The following faculty Q&A was submitted by the University of Wisconsin Oshkosh Faculty Advocacy Committee, a committee of the Faculty Senate. Christie Launius, director of the Women’s Studies program, wrote the introduction:
It gives me great pleasure to introduce my friend and colleague, Orlee Hauser. I have gotten to know Orlee in the context of UW Oshkosh’s Women’s Studies program, which I direct. Orlee teaches two (very popular!) courses in the program. Indeed, it would not be an exaggeration to say that Orlee has a “fan club” of students who have been inspired by her teaching, which is both rigorous and engaging. I am aware of this fan club because I regularly advise students who, with no prompting from me, begin gushing about how much they like her courses and how much they learned in them.
I have also spent many an hour over coffee at Reeve Memorial Union’s Mi Taza talking with Orlee about her research, and I am always struck by her passion for it and the strength of her intellectual curiosity. Whether it is her work on women soldiers in the Israeli Defense Forces or her work on maternal gatekeeping, her research is timely and relevant to feminist scholars moving into the second decade of the 21st century. Finally, I would be remiss if I didn’t mention Orlee’s dedication to social justice and community activism; I admire her unwavering dedication to righting the wrongs she sees around her.
How did you find your way to UW Oshkosh?
“I did not even know that the city of Oshkosh existed before I applied to this position. I thought Oshkosh was a made-up name used to sell overalls. Upon graduating from McGill University in Canada, I applied widely and ended up traveling for interviews all over the U.S. UW Oshkosh seemed like a great fit right away. I was happy to find a place that emphasized both teaching and research – not just one or the other.”
Why did you choose to go into your field?
“I initially took Sociology classes in university because I liked my one Sociology class in high school. I soon became amazed at how everything in our lives follows patterns. Choices that we make that seem intimately our own, such as what to eat, how to dress, who to marry, even whether or not to kill ourselves – all follow patterns! Even today this notion excites me and sets my research and teaching in motion.”
What is your favorite thing about UW Oshkosh?
“My favorite thing at UW Oshkosh is undoubtedly the students! Students here are so grounded and pleasant. I am amazed at how well they manage to integrate learning into their busy lives. It’s great to have students with so many different perspectives on life in my classes, and it presents me with the challenge of making the information from courses meaningful for them!”
What is the professional accomplishment of which you are most proud?
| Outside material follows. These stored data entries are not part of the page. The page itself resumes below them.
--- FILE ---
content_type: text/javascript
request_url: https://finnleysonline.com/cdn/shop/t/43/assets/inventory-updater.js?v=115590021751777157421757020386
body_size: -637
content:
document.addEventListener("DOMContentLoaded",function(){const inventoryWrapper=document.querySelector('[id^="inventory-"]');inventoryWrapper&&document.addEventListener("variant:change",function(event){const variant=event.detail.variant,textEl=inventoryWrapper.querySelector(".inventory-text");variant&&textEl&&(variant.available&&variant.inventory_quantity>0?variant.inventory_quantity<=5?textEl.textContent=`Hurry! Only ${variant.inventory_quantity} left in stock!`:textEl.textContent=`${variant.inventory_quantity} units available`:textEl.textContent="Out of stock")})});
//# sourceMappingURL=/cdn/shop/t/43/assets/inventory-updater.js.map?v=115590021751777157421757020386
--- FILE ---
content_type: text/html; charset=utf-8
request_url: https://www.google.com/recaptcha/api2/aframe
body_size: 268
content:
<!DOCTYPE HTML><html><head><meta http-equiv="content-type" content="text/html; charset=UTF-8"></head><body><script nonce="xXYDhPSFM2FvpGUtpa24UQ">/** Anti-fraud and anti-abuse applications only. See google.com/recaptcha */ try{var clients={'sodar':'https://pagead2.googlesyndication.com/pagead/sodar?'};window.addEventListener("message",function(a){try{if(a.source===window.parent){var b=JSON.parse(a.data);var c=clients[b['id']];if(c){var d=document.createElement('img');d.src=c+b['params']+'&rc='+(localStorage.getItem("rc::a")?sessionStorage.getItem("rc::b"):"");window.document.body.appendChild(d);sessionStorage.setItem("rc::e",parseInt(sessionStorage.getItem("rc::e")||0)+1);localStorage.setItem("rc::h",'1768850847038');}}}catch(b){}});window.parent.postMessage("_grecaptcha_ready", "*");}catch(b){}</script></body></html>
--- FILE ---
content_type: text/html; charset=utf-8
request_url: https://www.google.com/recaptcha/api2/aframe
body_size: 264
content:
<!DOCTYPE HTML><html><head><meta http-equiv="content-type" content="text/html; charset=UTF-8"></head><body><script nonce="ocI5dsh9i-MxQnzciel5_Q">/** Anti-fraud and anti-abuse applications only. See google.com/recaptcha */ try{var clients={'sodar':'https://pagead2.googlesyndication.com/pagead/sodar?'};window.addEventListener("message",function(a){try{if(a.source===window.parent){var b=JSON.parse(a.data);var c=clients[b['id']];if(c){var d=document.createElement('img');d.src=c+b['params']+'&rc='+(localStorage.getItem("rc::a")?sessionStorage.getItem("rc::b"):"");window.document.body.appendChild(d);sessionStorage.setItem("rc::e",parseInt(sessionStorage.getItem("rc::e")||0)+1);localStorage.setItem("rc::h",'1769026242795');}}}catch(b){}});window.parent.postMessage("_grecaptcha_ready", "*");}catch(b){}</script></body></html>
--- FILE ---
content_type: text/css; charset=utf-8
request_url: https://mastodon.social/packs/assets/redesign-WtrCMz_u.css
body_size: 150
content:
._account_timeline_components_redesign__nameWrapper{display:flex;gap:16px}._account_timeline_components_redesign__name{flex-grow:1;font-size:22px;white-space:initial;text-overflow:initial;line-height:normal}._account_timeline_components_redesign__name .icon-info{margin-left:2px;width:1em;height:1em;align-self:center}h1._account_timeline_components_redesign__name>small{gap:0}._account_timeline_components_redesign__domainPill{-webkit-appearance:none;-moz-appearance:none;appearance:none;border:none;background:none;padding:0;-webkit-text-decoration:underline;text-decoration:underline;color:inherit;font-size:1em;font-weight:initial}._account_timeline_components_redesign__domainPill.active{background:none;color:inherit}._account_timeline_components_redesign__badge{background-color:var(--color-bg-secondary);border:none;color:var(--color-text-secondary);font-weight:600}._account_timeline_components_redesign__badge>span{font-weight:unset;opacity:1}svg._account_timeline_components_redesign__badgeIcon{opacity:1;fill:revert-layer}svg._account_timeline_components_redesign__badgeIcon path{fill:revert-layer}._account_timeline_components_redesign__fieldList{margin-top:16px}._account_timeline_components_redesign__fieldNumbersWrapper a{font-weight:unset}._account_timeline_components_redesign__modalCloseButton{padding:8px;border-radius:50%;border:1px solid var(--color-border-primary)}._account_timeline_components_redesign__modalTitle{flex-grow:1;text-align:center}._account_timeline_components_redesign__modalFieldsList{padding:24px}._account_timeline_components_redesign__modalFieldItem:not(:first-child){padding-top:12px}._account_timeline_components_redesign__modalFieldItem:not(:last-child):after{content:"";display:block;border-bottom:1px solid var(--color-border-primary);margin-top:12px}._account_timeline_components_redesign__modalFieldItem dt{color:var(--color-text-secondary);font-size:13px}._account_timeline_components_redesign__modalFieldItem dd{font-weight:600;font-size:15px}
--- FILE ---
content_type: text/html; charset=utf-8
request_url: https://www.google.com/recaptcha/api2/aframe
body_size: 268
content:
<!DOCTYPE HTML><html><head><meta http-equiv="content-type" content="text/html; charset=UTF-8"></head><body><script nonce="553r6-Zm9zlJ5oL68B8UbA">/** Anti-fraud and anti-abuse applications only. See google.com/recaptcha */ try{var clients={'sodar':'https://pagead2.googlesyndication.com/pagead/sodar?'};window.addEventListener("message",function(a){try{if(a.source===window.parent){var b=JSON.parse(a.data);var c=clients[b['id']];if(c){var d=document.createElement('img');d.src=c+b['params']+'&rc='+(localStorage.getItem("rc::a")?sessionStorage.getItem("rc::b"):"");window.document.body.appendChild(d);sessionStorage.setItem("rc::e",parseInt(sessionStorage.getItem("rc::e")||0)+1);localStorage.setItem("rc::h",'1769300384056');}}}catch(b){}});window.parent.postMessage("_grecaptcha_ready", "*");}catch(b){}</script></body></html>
“I really can’t answer this question. As years pass and goals are achieved, new goals always emerge. The only consistent element in my career is my students. When students show that they have digested the material and can link it to the real world, I feel very proud – but mostly of them!”
What leadership or service activities are you involved in?
“Throughout my time at UW Oshkosh I have been involved with many university groups. I spent several years as the advisor to both the Sociology club and the Hillel student organization on campus. I was also involved with an academic mommy group – meeting with other professor mothers to read books on mothering and discuss work/parent balance issues. Currently, I am heading up a club with my colleague Juyeon Son, called ‘Research Watchers,’ that is focused on providing support to faculty and students conducting active research at UW Oshkosh.”
What is the most common misperception about what you do?
“I think that many people concentrate on only the teaching aspect of this position and forget that faculty are also active researchers, mentors and learners. I often work late nights in my office reading, marking, answering student emails, preparing for lectures, etc., and it is sometimes irksome for people to assume that I only work a couple hours each day. The other common misperception, which is kind of funny, comes from students. I think they sometimes forget that their profs were once students too – that we know what they’re up to and, most importantly, that we have a sense of humor (maybe not good ones, but we can still laugh at ourselves from time to time).”
What is the most exciting project you are working on right now?
“Right now, I’m very excited about my latest research studying parenting. I’m interested in looking at the way that men and women parent differently, and I’m trying to figure out, when it comes to moms and dads, who exactly is in charge.”
How does what you research help you to be an effective teacher?
“I’m not sure that it’s what I research – just that I DO research. It’s great to be able to tell students stories from the field and to provide an example of what Sociologists actually do. I have also had the privilege of working with many students and training them in qualitative research methods, so a great deal of teaching gets done on a one-on-one level.”
Describe some ways your department serves Northeastern Wisconsin.
“We serve Northeastern Wisconsin in an abstract, yet very important way. We teach students to be aware of what is happening in their own communities and, more importantly, to get involved in making their communities better. We teach critical thinking skills in hopes that students do not just accept what they hear as reality but, rather, that they investigate and think for themselves. This may be the most important contribution that any department can make!”
Tell us about your family.
“My family is international to say the least. We’re Jewish; I’m from Canada and my husband is from Israel. Our 3-year-old son is American; born here in Oshkosh. We love spending time in Oshkosh with friends and visiting the amazing parks in the area. We also love escaping to the big city once in awhile, and so we spend a great deal of time in Madison and Milwaukee. ”
What are your hobbies?
“Between work and childcare, it’s hard to find time for hobbies – but when I get the chance, I love to read and collect underground comics and to attend folk music shows. (I’m also a closet metal-head – surprised?).”